RECORDS PROVIDED |
--- START ---

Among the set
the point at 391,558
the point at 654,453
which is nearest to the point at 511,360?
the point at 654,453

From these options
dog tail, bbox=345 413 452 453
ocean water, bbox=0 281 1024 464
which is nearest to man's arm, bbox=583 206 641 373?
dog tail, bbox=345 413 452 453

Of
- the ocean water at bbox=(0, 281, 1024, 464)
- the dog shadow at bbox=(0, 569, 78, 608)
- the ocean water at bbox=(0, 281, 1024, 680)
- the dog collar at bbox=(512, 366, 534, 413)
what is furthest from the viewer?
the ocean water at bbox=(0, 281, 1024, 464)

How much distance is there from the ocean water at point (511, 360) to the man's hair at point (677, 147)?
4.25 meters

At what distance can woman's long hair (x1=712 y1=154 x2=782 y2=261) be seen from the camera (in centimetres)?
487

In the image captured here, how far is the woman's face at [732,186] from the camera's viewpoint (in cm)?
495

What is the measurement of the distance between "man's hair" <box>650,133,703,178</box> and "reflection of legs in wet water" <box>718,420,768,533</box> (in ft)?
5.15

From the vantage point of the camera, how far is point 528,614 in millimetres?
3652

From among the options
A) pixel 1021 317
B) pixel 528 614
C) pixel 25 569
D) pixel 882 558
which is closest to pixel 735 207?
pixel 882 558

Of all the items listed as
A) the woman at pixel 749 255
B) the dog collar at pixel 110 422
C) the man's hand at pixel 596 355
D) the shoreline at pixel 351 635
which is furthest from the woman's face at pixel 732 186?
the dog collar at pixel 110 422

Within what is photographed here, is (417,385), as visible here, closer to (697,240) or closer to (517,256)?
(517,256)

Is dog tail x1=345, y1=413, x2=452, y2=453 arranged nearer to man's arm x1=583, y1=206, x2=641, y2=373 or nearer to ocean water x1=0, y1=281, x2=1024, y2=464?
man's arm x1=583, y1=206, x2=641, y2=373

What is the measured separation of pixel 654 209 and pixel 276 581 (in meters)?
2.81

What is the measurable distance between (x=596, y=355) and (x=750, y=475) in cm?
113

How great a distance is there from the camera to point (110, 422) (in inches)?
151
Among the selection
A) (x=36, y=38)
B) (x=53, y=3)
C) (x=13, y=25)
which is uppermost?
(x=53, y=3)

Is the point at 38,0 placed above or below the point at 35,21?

--- END ---

EXERCISE BRIEF |
Return all of the data above, word for word and in the same order, with nothing added or left out.

EXERCISE OUTPUT |
Among the set
the point at 391,558
the point at 654,453
which is nearest to the point at 511,360?
the point at 654,453

From these options
dog tail, bbox=345 413 452 453
ocean water, bbox=0 281 1024 464
which is nearest to man's arm, bbox=583 206 641 373?
dog tail, bbox=345 413 452 453

Of
- the ocean water at bbox=(0, 281, 1024, 464)
- the dog shadow at bbox=(0, 569, 78, 608)
- the ocean water at bbox=(0, 281, 1024, 680)
- the dog collar at bbox=(512, 366, 534, 413)
what is furthest from the viewer?
the ocean water at bbox=(0, 281, 1024, 464)

How much distance is there from the ocean water at point (511, 360) to the man's hair at point (677, 147)?
4.25 meters

At what distance can woman's long hair (x1=712 y1=154 x2=782 y2=261) be seen from the camera (in centimetres)?
487

In the image captured here, how far is the woman's face at [732,186] from the camera's viewpoint (in cm)?
495

What is the measurement of the distance between "man's hair" <box>650,133,703,178</box> and "reflection of legs in wet water" <box>718,420,768,533</box> (in ft)?
5.15

From the vantage point of the camera, how far is point 528,614 in millimetres?
3652

From among the options
A) pixel 1021 317
B) pixel 528 614
C) pixel 25 569
D) pixel 882 558
which is closest to pixel 735 207?
pixel 882 558

Of all the items listed as
A) the woman at pixel 749 255
B) the dog collar at pixel 110 422
C) the man's hand at pixel 596 355
D) the shoreline at pixel 351 635
which is furthest from the woman's face at pixel 732 186?
the dog collar at pixel 110 422

Within what is photographed here, is (417,385), as visible here, closer to (697,240) or closer to (517,256)?
(517,256)

Is dog tail x1=345, y1=413, x2=452, y2=453 arranged nearer to man's arm x1=583, y1=206, x2=641, y2=373 or nearer to ocean water x1=0, y1=281, x2=1024, y2=464?
man's arm x1=583, y1=206, x2=641, y2=373

What is the measured separation of pixel 654 209 and pixel 276 581 (in meters)?
2.81

What is the measurable distance between (x=596, y=355) and (x=750, y=475) in cm?
113

How great a distance is there from the camera to point (110, 422) (in inches)?
151
Among the selection
A) (x=36, y=38)
B) (x=53, y=3)
C) (x=13, y=25)
which is uppermost?
(x=53, y=3)

Is the point at 38,0 placed above or below the point at 35,21?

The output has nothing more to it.